__TO DO__: Show every line in the records below that contains the word "green". Case matters.

__DATA EXTRACT__:
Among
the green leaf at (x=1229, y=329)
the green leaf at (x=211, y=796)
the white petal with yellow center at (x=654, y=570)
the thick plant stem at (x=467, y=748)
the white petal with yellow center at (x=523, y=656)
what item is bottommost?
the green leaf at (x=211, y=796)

---

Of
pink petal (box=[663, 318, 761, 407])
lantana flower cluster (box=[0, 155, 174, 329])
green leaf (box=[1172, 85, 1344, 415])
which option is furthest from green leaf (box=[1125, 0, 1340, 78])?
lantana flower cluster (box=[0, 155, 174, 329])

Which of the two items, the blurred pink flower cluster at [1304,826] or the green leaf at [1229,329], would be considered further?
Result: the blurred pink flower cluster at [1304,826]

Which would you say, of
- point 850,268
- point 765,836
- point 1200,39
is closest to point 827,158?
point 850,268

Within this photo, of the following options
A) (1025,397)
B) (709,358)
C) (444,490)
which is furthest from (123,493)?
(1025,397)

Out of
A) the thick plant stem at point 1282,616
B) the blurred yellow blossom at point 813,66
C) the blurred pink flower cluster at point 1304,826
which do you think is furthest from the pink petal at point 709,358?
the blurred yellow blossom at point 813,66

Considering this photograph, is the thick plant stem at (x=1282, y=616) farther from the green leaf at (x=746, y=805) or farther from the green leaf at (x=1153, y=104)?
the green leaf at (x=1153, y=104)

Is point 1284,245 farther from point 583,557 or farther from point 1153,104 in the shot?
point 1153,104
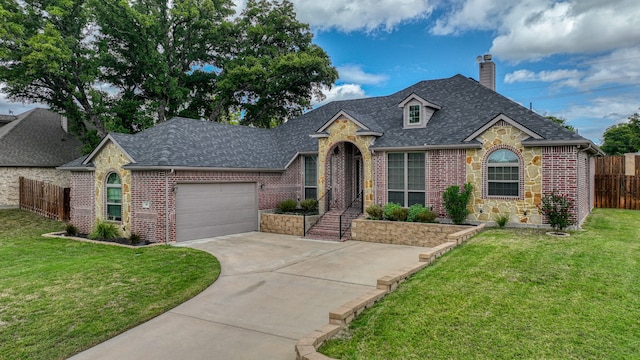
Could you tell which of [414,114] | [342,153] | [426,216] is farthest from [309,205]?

__RESULT OF THIS EXERCISE__:
the green leaf at (x=1229, y=329)
the green leaf at (x=211, y=796)
the green leaf at (x=211, y=796)
green leaf (box=[1172, 85, 1344, 415])
which option is furthest from green leaf (box=[1125, 0, 1340, 78])?
Which of the two items, the blurred pink flower cluster at [1304,826] or the green leaf at [1229,329], would be considered further?
Considering this photograph, is the thick plant stem at (x=1282, y=616) farther from the green leaf at (x=746, y=805) or farther from the green leaf at (x=1153, y=104)?
the green leaf at (x=1153, y=104)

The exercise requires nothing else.